* Tasks *
A) In the piece on the Diophantine spider-and-fly room, what three side lengths make up the smallest solution, with S = 833?
B) Continue the Diophantine spider-and-fly room text from where it stops.

* Selected excerpt *
※ ※ ※

Diophantic Spider and Fly

   Given a rectangular room with three integer sides A<=B<=C, A+B+C=S, 
  is it possible that all three geodesic distances between extreme corners
  are integers as well ?

   The answer is positive, and the three minimal solutions are for :

    A. S =  833 = 7 *  7 * 17 = 108 + 357 +  368
    B. S = 2737 = 7 * 17 * 23 = 564 + 748 + 1425
    C. S = 3703 = 7 * 23 * 23 = 348 + 975 + 2380

   As is shown by :

    A. 108^2 + 725^2 = 733^2
       357^2 + 476^2 = 595^2
       368^2 + 465^2 = 593^2 (min)

    B.  564^2 + 2173^2 = 2245^2
        748^2 + 1989^2 = 2125^2
       1425^2 + 1312^2 = 1937^2 (min)

    C.  348^2 + 3355^2 = 3373^2
        748^2 + 2728^2 = 2896^2
       2380^2 + 1323^2 = 2723^2 (min)

※ ※ ※

* Listed records *
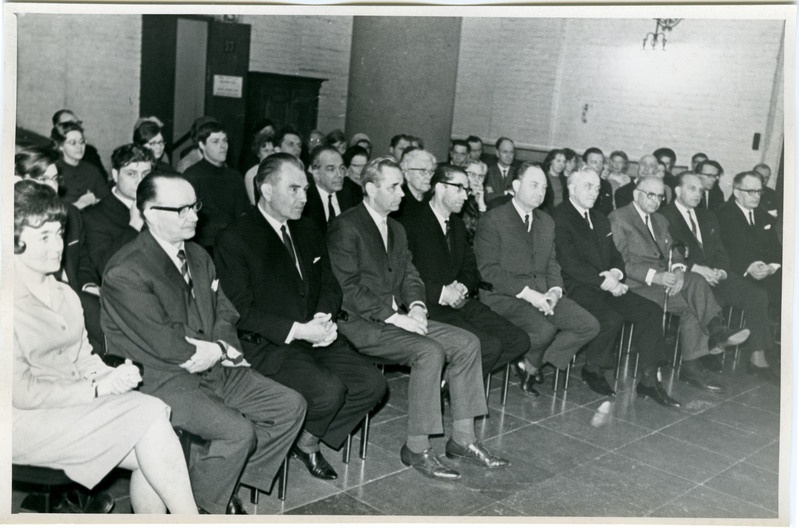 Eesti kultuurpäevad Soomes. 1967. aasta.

※ ※ ※

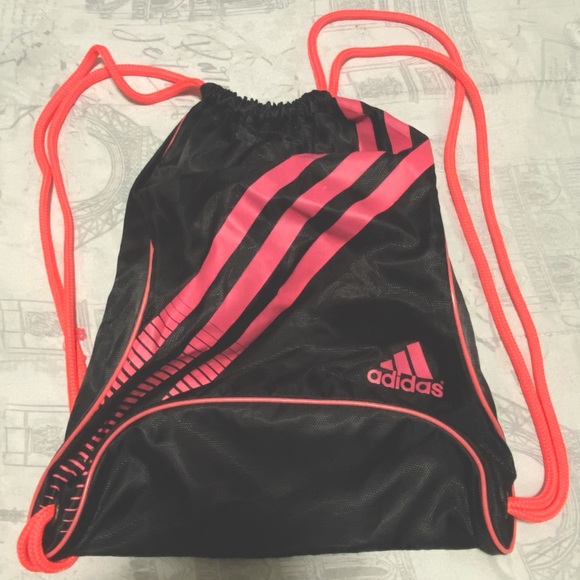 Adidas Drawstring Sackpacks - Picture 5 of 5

※ ※ ※

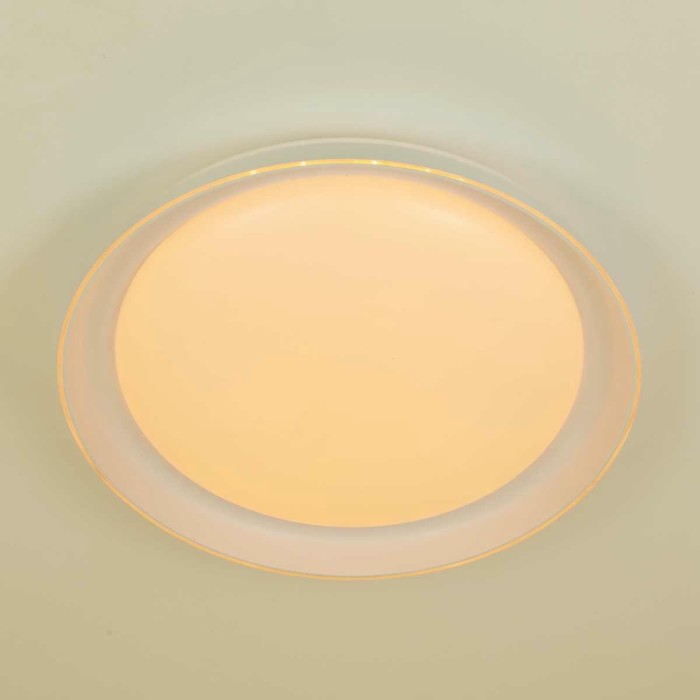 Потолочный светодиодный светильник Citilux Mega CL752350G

※ ※ ※

* Written answers *
A) 108, 357, and 368.

B)
    According to the schematic unfolding as demonstrated
    for the case S = 7 = 1 + 2 + 4  [shown below]

    The above solutions were arrived at by computational methods,
    starting from an "open" list of primitive pythagorian triples
    ordered by rising values of both their generating parameters.
    Only if S is a composite number there exists several
    pythagorian equations and by combining, for given S, any two
    of them, a whole set of "near-solutions" is received, that
    is : two of the three critical distances  are integers,
    while the third in general is not. But a sufficient
    condition can easily be given under which the third distance
    will be integer as well. This condition is fulfilled sometimes
    for bigger values of S as well, but so far all these solutions
    proved to be only whole multiplies of the first three, and so
    really do not add anything new.

    On the other hand, purely statistical considerations show that
    using a more composite number for S considerably enlarges the
    set of equations, however still more S itself, so that the
    chances the sufficient condition to be fulfilled are decreasing.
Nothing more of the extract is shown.